# Date of planned arrival to the UK



## shaz2803 (Jun 21, 2015)

Hi all

Was hoping for some ones advice or opinion,

I submitted my wife's settlement visa on 10 DECEMBER 2015 online

For the date of planned arrival to the UK 4 JANUARY 2016

The reason why we put such an early planned arrival date was because we were 

hoping to pay for a priority service through Gerry's Pakistan which we came to 

realize after that it still does not exist.


Will that date have a negative effect?

Also does the 12 week processing time count from submission date or bio metric date? 


Thank you


----------



## shaz2803 (Jun 21, 2015)

We did not include a flight itinerary.


----------



## Joppa (Sep 7, 2009)

No, I don't think so. Her visa will simply be made valid from the date of issue, whenever that may be. 
Processing time is usually from biometrics date, but reality can differ. Use only as a guide and not a promise.


----------



## coffeegirl (Apr 29, 2015)

shaz2803 said:


> Hi all
> 
> Was hoping for some ones advice or opinion,
> 
> ...


That is interesting - I thought there was a priority service


"For settlement applications you can buy this service online for GBP 360 or at the visa application centre for a fee of PKR 61,200 "

UK Visa Information - Pakistan - User Pay Services


----------



## ceomo (Jun 26, 2015)

There is a priority service but it is hit and miss. Payment has to be made BEFORE the biometrics. I've tried in October to pay online but it would not let me. Someone got their visa in a month apparently, others said 3 months.


----------



## coffeegirl (Apr 29, 2015)

ceomo said:


> There is a priority service but it is hit and miss. Payment has to be made BEFORE the biometrics. I've tried in October to pay online but it would not let me. Someone got their visa in a month apparently, others said 3 months.


I will be trying to do it priorty - will let you know how I get on


----------



## shaz2803 (Jun 21, 2015)

Hi coffeegirl i hope your successful with the priority service. 

As ceomo said it would not let him that's what happened to me basically the priority option does not appear once you are entering details to pay for it online.

I heard also you can only pay by cash at the VAC (Gerry's) for a priority service so i told my wife to take the fee amount in cash on the day of her biometrics.

The agents at Gerry's didn't have a clue.

I hope by the time you apply it will be available.


----------



## ceomo (Jun 26, 2015)

Received the passport today - date is 7 Feb. On the application we put down 1st December 2015


----------



## coffeegirl (Apr 29, 2015)

I really hope they have the priority service - I don't want to wait almost 4 months


----------



## coffeegirl (Apr 29, 2015)

shaz2803 said:


> Hi coffeegirl i hope your successful with the priority service.

§ TASKS TO COMPLETE
1. From the forum thread on the planned UK arrival date, transcribe the passage starting at "As ceomo said" and ending at "of her biometrics.".
2. Answer these questions using the forum thread on the planned UK arrival date:
(a) On what date was the wife's settlement visa application submitted online?
(b) According to the quote coffeegirl posts, what is the fee for the priority service at the visa application centre?
(c) What arrival date did ceomo put down on the application?
3. Resume the forum thread on the planned UK arrival date from the point where it stops.

§ DATA RECORDS
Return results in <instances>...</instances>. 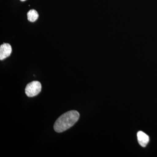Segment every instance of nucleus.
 I'll use <instances>...</instances> for the list:
<instances>
[{
    "label": "nucleus",
    "mask_w": 157,
    "mask_h": 157,
    "mask_svg": "<svg viewBox=\"0 0 157 157\" xmlns=\"http://www.w3.org/2000/svg\"><path fill=\"white\" fill-rule=\"evenodd\" d=\"M79 118V113L76 110H70L61 116L55 122L54 129L58 133H61L73 127Z\"/></svg>",
    "instance_id": "f257e3e1"
},
{
    "label": "nucleus",
    "mask_w": 157,
    "mask_h": 157,
    "mask_svg": "<svg viewBox=\"0 0 157 157\" xmlns=\"http://www.w3.org/2000/svg\"><path fill=\"white\" fill-rule=\"evenodd\" d=\"M137 140L140 146L145 147L149 141L148 135L142 131H139L137 133Z\"/></svg>",
    "instance_id": "20e7f679"
},
{
    "label": "nucleus",
    "mask_w": 157,
    "mask_h": 157,
    "mask_svg": "<svg viewBox=\"0 0 157 157\" xmlns=\"http://www.w3.org/2000/svg\"><path fill=\"white\" fill-rule=\"evenodd\" d=\"M12 52L11 45L9 43H3L0 46V60H2L10 56Z\"/></svg>",
    "instance_id": "7ed1b4c3"
},
{
    "label": "nucleus",
    "mask_w": 157,
    "mask_h": 157,
    "mask_svg": "<svg viewBox=\"0 0 157 157\" xmlns=\"http://www.w3.org/2000/svg\"><path fill=\"white\" fill-rule=\"evenodd\" d=\"M21 1V2H24V1H26V0H20Z\"/></svg>",
    "instance_id": "423d86ee"
},
{
    "label": "nucleus",
    "mask_w": 157,
    "mask_h": 157,
    "mask_svg": "<svg viewBox=\"0 0 157 157\" xmlns=\"http://www.w3.org/2000/svg\"><path fill=\"white\" fill-rule=\"evenodd\" d=\"M42 89V85L39 81H34L27 84L25 87L26 95L28 97H33L39 94Z\"/></svg>",
    "instance_id": "f03ea898"
},
{
    "label": "nucleus",
    "mask_w": 157,
    "mask_h": 157,
    "mask_svg": "<svg viewBox=\"0 0 157 157\" xmlns=\"http://www.w3.org/2000/svg\"><path fill=\"white\" fill-rule=\"evenodd\" d=\"M39 17V14L36 10L32 9L27 13L28 20L30 22L36 21Z\"/></svg>",
    "instance_id": "39448f33"
}]
</instances>
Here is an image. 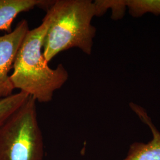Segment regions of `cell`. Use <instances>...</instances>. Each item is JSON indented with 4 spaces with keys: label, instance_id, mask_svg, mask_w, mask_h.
<instances>
[{
    "label": "cell",
    "instance_id": "1",
    "mask_svg": "<svg viewBox=\"0 0 160 160\" xmlns=\"http://www.w3.org/2000/svg\"><path fill=\"white\" fill-rule=\"evenodd\" d=\"M95 10L92 0H55L43 20L48 23L43 55L49 62L58 53L76 48L91 55L96 34L92 25Z\"/></svg>",
    "mask_w": 160,
    "mask_h": 160
},
{
    "label": "cell",
    "instance_id": "2",
    "mask_svg": "<svg viewBox=\"0 0 160 160\" xmlns=\"http://www.w3.org/2000/svg\"><path fill=\"white\" fill-rule=\"evenodd\" d=\"M48 28L45 20L38 28L30 30L17 52L10 78L14 88L33 97L36 102L49 103L55 92L68 80L62 64L49 67L43 55V40Z\"/></svg>",
    "mask_w": 160,
    "mask_h": 160
},
{
    "label": "cell",
    "instance_id": "3",
    "mask_svg": "<svg viewBox=\"0 0 160 160\" xmlns=\"http://www.w3.org/2000/svg\"><path fill=\"white\" fill-rule=\"evenodd\" d=\"M36 101L29 96L0 126V160H43Z\"/></svg>",
    "mask_w": 160,
    "mask_h": 160
},
{
    "label": "cell",
    "instance_id": "4",
    "mask_svg": "<svg viewBox=\"0 0 160 160\" xmlns=\"http://www.w3.org/2000/svg\"><path fill=\"white\" fill-rule=\"evenodd\" d=\"M29 24L23 20L10 33L0 35V99L12 94L15 89L9 73L21 45L29 32Z\"/></svg>",
    "mask_w": 160,
    "mask_h": 160
},
{
    "label": "cell",
    "instance_id": "5",
    "mask_svg": "<svg viewBox=\"0 0 160 160\" xmlns=\"http://www.w3.org/2000/svg\"><path fill=\"white\" fill-rule=\"evenodd\" d=\"M133 111L147 124L153 135L148 143L134 142L131 145L126 158L123 160H160V132L156 128L145 110L133 103L129 104Z\"/></svg>",
    "mask_w": 160,
    "mask_h": 160
},
{
    "label": "cell",
    "instance_id": "6",
    "mask_svg": "<svg viewBox=\"0 0 160 160\" xmlns=\"http://www.w3.org/2000/svg\"><path fill=\"white\" fill-rule=\"evenodd\" d=\"M54 1L48 0H0V31H12V23L17 16L36 7L48 8Z\"/></svg>",
    "mask_w": 160,
    "mask_h": 160
},
{
    "label": "cell",
    "instance_id": "7",
    "mask_svg": "<svg viewBox=\"0 0 160 160\" xmlns=\"http://www.w3.org/2000/svg\"><path fill=\"white\" fill-rule=\"evenodd\" d=\"M93 3L95 16L101 17L108 9H111V18L114 20L122 18L127 8L126 0H96L93 1Z\"/></svg>",
    "mask_w": 160,
    "mask_h": 160
},
{
    "label": "cell",
    "instance_id": "8",
    "mask_svg": "<svg viewBox=\"0 0 160 160\" xmlns=\"http://www.w3.org/2000/svg\"><path fill=\"white\" fill-rule=\"evenodd\" d=\"M126 7L129 14L135 18L148 12L160 15V0H126Z\"/></svg>",
    "mask_w": 160,
    "mask_h": 160
},
{
    "label": "cell",
    "instance_id": "9",
    "mask_svg": "<svg viewBox=\"0 0 160 160\" xmlns=\"http://www.w3.org/2000/svg\"><path fill=\"white\" fill-rule=\"evenodd\" d=\"M29 97V95L26 93L20 92L0 99V126L15 110L25 102Z\"/></svg>",
    "mask_w": 160,
    "mask_h": 160
}]
</instances>
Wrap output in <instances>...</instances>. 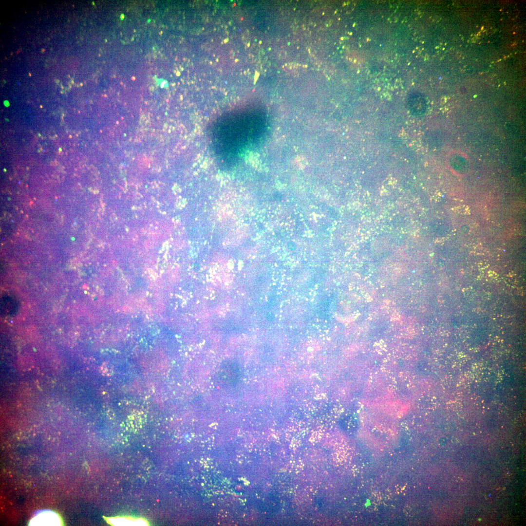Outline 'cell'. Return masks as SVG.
I'll return each instance as SVG.
<instances>
[{
	"label": "cell",
	"instance_id": "cell-2",
	"mask_svg": "<svg viewBox=\"0 0 526 526\" xmlns=\"http://www.w3.org/2000/svg\"><path fill=\"white\" fill-rule=\"evenodd\" d=\"M19 308L18 301L13 296L5 295L0 300V313L3 316L14 315Z\"/></svg>",
	"mask_w": 526,
	"mask_h": 526
},
{
	"label": "cell",
	"instance_id": "cell-1",
	"mask_svg": "<svg viewBox=\"0 0 526 526\" xmlns=\"http://www.w3.org/2000/svg\"><path fill=\"white\" fill-rule=\"evenodd\" d=\"M62 524L60 517L51 511L41 512L30 521L32 526H59Z\"/></svg>",
	"mask_w": 526,
	"mask_h": 526
}]
</instances>
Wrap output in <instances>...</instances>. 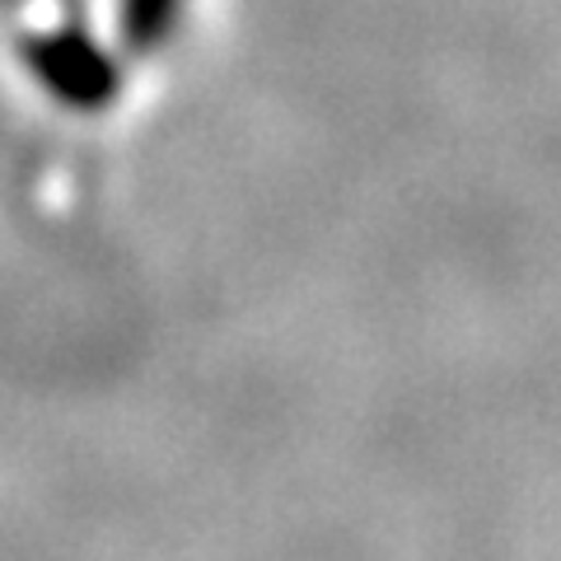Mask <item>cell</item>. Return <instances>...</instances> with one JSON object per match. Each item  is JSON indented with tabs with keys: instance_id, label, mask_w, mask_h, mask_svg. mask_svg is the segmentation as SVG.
<instances>
[{
	"instance_id": "obj_2",
	"label": "cell",
	"mask_w": 561,
	"mask_h": 561,
	"mask_svg": "<svg viewBox=\"0 0 561 561\" xmlns=\"http://www.w3.org/2000/svg\"><path fill=\"white\" fill-rule=\"evenodd\" d=\"M179 5L183 0H127L122 5V33L136 51H150L164 43V33L179 20Z\"/></svg>"
},
{
	"instance_id": "obj_1",
	"label": "cell",
	"mask_w": 561,
	"mask_h": 561,
	"mask_svg": "<svg viewBox=\"0 0 561 561\" xmlns=\"http://www.w3.org/2000/svg\"><path fill=\"white\" fill-rule=\"evenodd\" d=\"M33 76H38L51 94L70 108H103L117 94V70L103 51L84 38V33H47L28 47Z\"/></svg>"
}]
</instances>
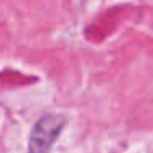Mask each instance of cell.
Masks as SVG:
<instances>
[{
    "label": "cell",
    "instance_id": "6da1fadb",
    "mask_svg": "<svg viewBox=\"0 0 153 153\" xmlns=\"http://www.w3.org/2000/svg\"><path fill=\"white\" fill-rule=\"evenodd\" d=\"M64 122L66 120L61 114H45L31 130L28 153H50L53 143L63 130Z\"/></svg>",
    "mask_w": 153,
    "mask_h": 153
}]
</instances>
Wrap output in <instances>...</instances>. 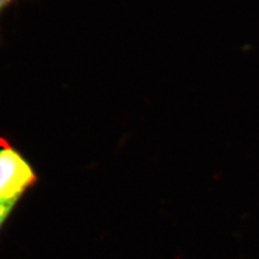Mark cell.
I'll return each instance as SVG.
<instances>
[{
  "label": "cell",
  "mask_w": 259,
  "mask_h": 259,
  "mask_svg": "<svg viewBox=\"0 0 259 259\" xmlns=\"http://www.w3.org/2000/svg\"><path fill=\"white\" fill-rule=\"evenodd\" d=\"M37 181L27 159L5 139H0V202L18 203Z\"/></svg>",
  "instance_id": "6da1fadb"
},
{
  "label": "cell",
  "mask_w": 259,
  "mask_h": 259,
  "mask_svg": "<svg viewBox=\"0 0 259 259\" xmlns=\"http://www.w3.org/2000/svg\"><path fill=\"white\" fill-rule=\"evenodd\" d=\"M16 204V202H0V231Z\"/></svg>",
  "instance_id": "7a4b0ae2"
},
{
  "label": "cell",
  "mask_w": 259,
  "mask_h": 259,
  "mask_svg": "<svg viewBox=\"0 0 259 259\" xmlns=\"http://www.w3.org/2000/svg\"><path fill=\"white\" fill-rule=\"evenodd\" d=\"M14 0H0V15L6 9Z\"/></svg>",
  "instance_id": "3957f363"
}]
</instances>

§ RESPONSES TO THE EXERCISE
1.
As ceomo said it would not let him that's what happened to me basically the priority option does not appear once you are entering details to pay for it online.

I heard also you can only pay by cash at the VAC (Gerry's) for a priority service so i told my wife to take the fee amount in cash on the day of her biometrics.

2.
(a) 10 December 2015
(b) PKR 61,200
(c) 1st December 2015

3.
> 
> As ceomo said it would not let him that's what happened to me basically the priority option does not appear once you are entering details to pay for it online.
> 
> ...


Applied wit priority - received the visa yesterday


----------



## aprboom (Feb 29, 2016)

coffeegirl said:


> Applied wit priority - received the visa yesterday


Dear Coffeegirl, 

I am looking to apply for my wife's spouse visa in 1st week of April and planning on using Priority service like yourself. Did you pay for it online or was it paid by your spouse in cash? 

Please can you tell me which documents my wife needs to send me once she has given her biometrics?

Thank you in advance


----------



## Asad1232009 (Jan 8, 2015)

aprboom same here hopefully on the 1st il apply

so do you have to the priorty service before the biometrics?

coffee girl can you please go through how and what to take at gerrys 
Thank you


----------



## coffeegirl (Apr 29, 2015)

aprboom said:


> Dear Coffeegirl,
> 
> I am looking to apply for my wife's spouse visa in 1st week of April and planning on using Priority service like yourself. Did you pay for it online or was it paid by your spouse in cash?
> 
> ...


Hello 

My husband paid for the priority service in person at the office when doing his Biometrics. My husband sent me his TB certificate, his IELTS certificate, a printed copy of application form signed and dated and his passport photo's. He also sent me my original Nikkah nama as I left it in Pakistan. 

Hope this helps


----------



## coffeegirl (Apr 29, 2015)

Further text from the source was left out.